Culture is everything that people do in social
life, from food preparation in the kitchen to
master violinist on the concert stage, and
all activities before, between and beyond.
There is culture and regional culture and
subculture and even agriculture - "culture"
is a word which anthropologists spend all
their time studying & debating with blue haired
ladies who like to keep young artists locked
inside tuxedoes in their closets. Yet culture
is one of the biggest - if not the biggest
reason why people enjoy visiting México.
It is the "nature" of the experience tourists
love to experience. The Mexican cultural
experience. Music, food, street life, markets,
art, language, cities, history, and yes, nature.
Tour guides speed tourists through the ruins,
creating "mysterious" images of "ancient culture"
while other tourists browse through books
and museums absorbing "culture" on their
own. Then they go out to shop and eat and
listen to mariachi music or norteño or banda
or yucateca or tambor or... you get the picture?

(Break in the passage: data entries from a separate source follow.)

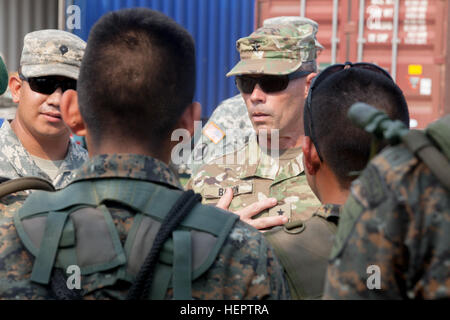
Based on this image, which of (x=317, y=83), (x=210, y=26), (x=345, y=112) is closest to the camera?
(x=345, y=112)

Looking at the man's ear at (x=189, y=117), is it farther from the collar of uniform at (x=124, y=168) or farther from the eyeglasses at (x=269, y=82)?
the eyeglasses at (x=269, y=82)

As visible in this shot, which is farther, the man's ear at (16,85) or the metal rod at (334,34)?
the metal rod at (334,34)

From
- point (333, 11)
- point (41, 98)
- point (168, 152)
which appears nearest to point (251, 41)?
point (41, 98)

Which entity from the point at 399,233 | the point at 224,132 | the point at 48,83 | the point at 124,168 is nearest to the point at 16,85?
the point at 48,83

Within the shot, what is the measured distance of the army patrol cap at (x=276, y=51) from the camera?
3477 mm

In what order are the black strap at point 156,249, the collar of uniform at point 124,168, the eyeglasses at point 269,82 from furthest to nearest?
1. the eyeglasses at point 269,82
2. the collar of uniform at point 124,168
3. the black strap at point 156,249

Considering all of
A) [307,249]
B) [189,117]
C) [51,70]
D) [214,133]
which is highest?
[189,117]

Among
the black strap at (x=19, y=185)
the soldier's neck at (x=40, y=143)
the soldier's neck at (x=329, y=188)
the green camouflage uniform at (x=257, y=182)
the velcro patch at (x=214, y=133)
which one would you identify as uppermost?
the black strap at (x=19, y=185)

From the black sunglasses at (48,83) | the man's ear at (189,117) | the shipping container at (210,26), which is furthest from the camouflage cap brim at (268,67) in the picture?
the shipping container at (210,26)

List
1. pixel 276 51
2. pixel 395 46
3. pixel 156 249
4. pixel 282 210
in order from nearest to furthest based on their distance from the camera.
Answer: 1. pixel 156 249
2. pixel 282 210
3. pixel 276 51
4. pixel 395 46

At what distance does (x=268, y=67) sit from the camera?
346 centimetres

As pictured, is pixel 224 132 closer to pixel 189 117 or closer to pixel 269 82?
pixel 269 82

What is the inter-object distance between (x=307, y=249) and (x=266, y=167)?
4.47ft

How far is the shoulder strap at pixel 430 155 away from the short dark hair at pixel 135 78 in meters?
0.70
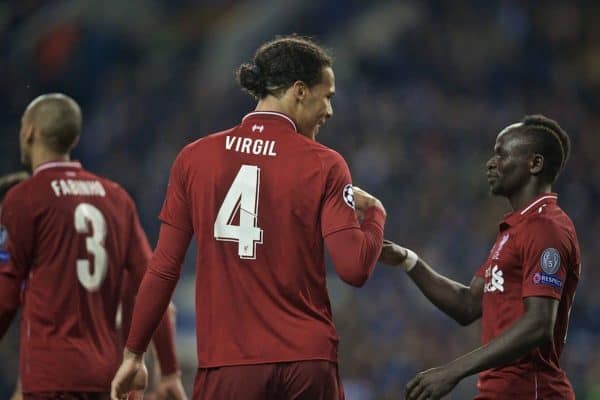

Culture is not a thing, it is a process, and
visitors will find themselves engaging in the
process of tourism as a highly developed
subculture which is respected by Mexicans
who by nature are friendly and outgoing on
the outside, and enjoy sharing the beauties
of their culture, but who will always hold
something in until a certain, special moment
when de repente - suddenly - they confess
the beauty and sadness of life and the Provencal
and Italian and Spaniard and Greek will
understand here is a Mediterranean brother
(sister) while the North European and North
American will sigh and agree the Latin soul.
To be cultural is the very nature of human
nature, even though most people think that
"Culture" means: Art, Music, History,
Literature etcetera "cultivated" ad cultum
like some big fine arts orchard, while "Nature"
on the other hand implies something wild,
untamed, uncultivated, unhumanized, or
even uncivilized. Most people tiene razón
have something right in this idea, at least
so far as the two words are concerned, but
across the ancient and future civilization
of Mesoamerica, humans have been living
their culture side-by-side, or to say rather
right-in-the-midst-with nature for several
millenia - since the first hunter gatherers
wandered in like I am (not) twenty or more
thousand years ago. They eventually would
discover Corn Maize and settle down in
villages and turn natural plants into their
agri-culture. Get it? Got it. Good. God.
"Nature," as we moderns and postmoderns
like to think of it, still survives in the wilder
mountains and last surviving jungles and
in our cultured forms in the parks and patio
gardens, yes? But much of it has been
changed, transformed, channeled, adapted,
damaged, threatened, enslaved or even
lost forever. Welcome to the 21st century
world. Tropical jungles and temperate
mountain forests have been cut down. Rivers
have been dammed and lakes sucked dry.
Huge reservoirs put excess stress on our
lady Earth's crust, and the planet tilts
off its axis. Or so the popular myth says.
Yet Mexico remains one of this planet's
treasure storehouses of ecological diversity
and wonder, a premiere destination for
eco-tourism and biological experience,
from the hot jungle of Calakmul to the
chill mountain gorges of Cañon del Cobre
(and each has bonus attractions, one Maya
ruins, the other a spectacular scenic train).
It is often said that the Mesoamerican
civilization bloomed amidst the largest
spread of ecological niches ever known
in one area of this world. Nature and culture
are merely two opposite ends of the same
spectrum of life, two differently facing
sides of the same earthly coin. Enjoy.